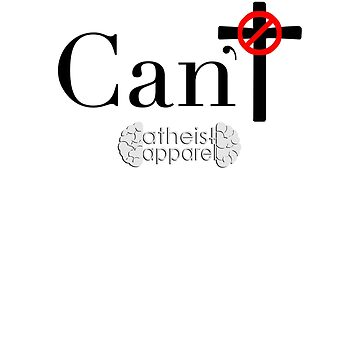 You Can by nophoto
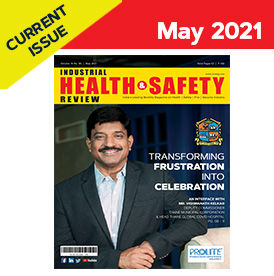 Industrial Health & Safety Review May 2021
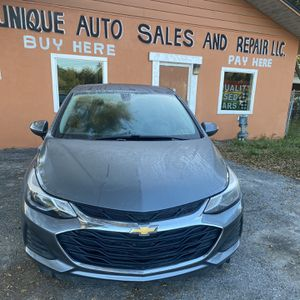 2019 Chevy Cruze for Sale in Tampa, FL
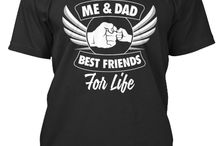 T-shirt : Father Day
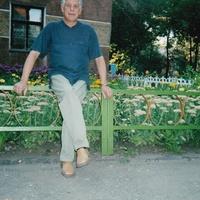 Wiktor, 71 год, Весы, Мурманск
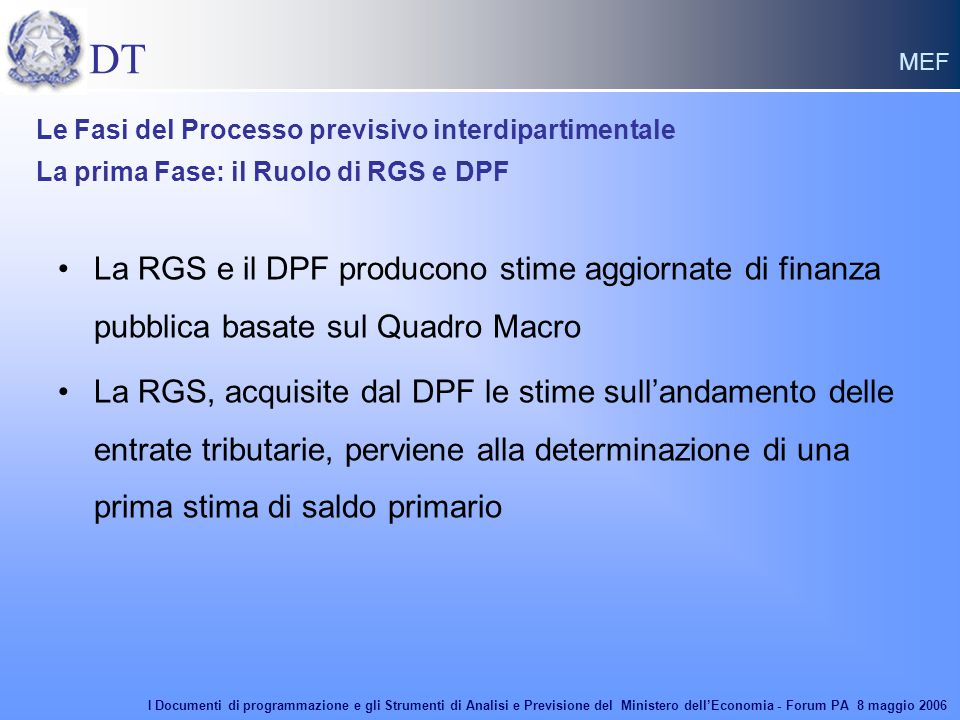 DT MEF La RGS e il DPF producono stime aggiornate di finanza pubblica basate sul Quadro Macro La RGS, acquisite dal DPF le stime sull'andamento delle entrate tributarie, perviene alla determinazione di una prima stima di saldo primario Le Fasi del Processo previsivo interdipartimentale La prima Fase: il Ruolo di RGS e DPF I Documenti di programmazione e gli Strumenti di Analisi e Previsione del Ministero dell'Economia - Forum PA 8 maggio 2006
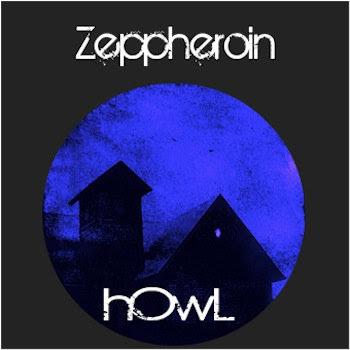 Howl cover art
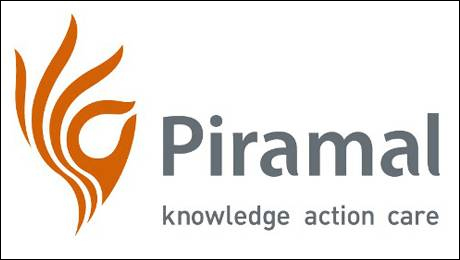 Piramal Enterprises Company Analysis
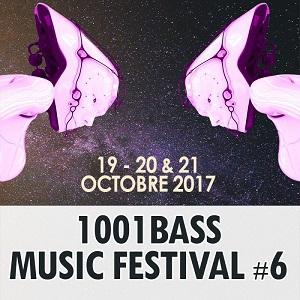 Billets 1001 BASS MUSIC FESTIVAL 6 - Pass Techno & Trance - Le Fil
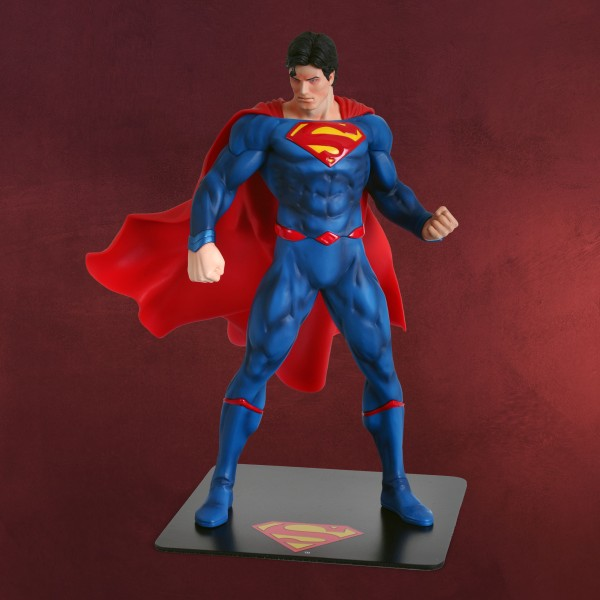 Superman - Rebirth Sammler Statue 1:10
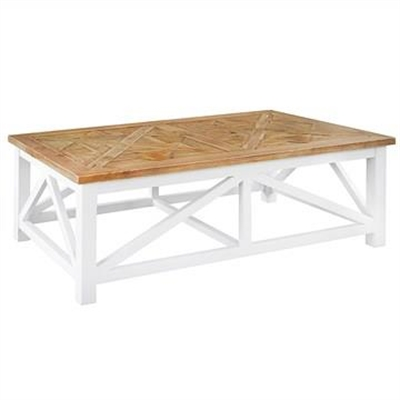 Elliot Solid Timber Parquetry Top 140cm Coffee Table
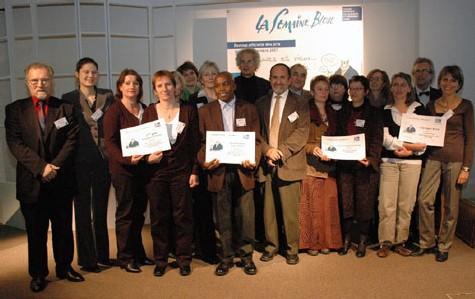 Semaine Bleue : cinq projets récompensés pour l'édition 2007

● ● ● ● ● ● ●

*What you need to do*:
Copy each of the entries above precisely, and drop whatever pictures they hold.

*Expected output*:
 You Can by nophoto
 Industrial Health & Safety Review May 2021
 2019 Chevy Cruze for Sale in Tampa, FL
 T-shirt : Father Day
 Wiktor, 71 год, Весы, Мурманск
 DT MEF La RGS e il DPF producono stime aggiornate di finanza pubblica basate sul Quadro Macro La RGS, acquisite dal DPF le stime sull'andamento delle entrate tributarie, perviene alla determinazione di una prima stima di saldo primario Le Fasi del Processo previsivo interdipartimentale La prima Fase: il Ruolo di RGS e DPF I Documenti di programmazione e gli Strumenti di Analisi e Previsione del Ministero dell'Economia - Forum PA 8 maggio 2006
 Howl cover art
 Piramal Enterprises Company Analysis
 Billets 1001 BASS MUSIC FESTIVAL 6 - Pass Techno & Trance - Le Fil
 Superman - Rebirth Sammler Statue 1:10
 Elliot Solid Timber Parquetry Top 140cm Coffee Table
 Semaine Bleue : cinq projets récompensés pour l'édition 2007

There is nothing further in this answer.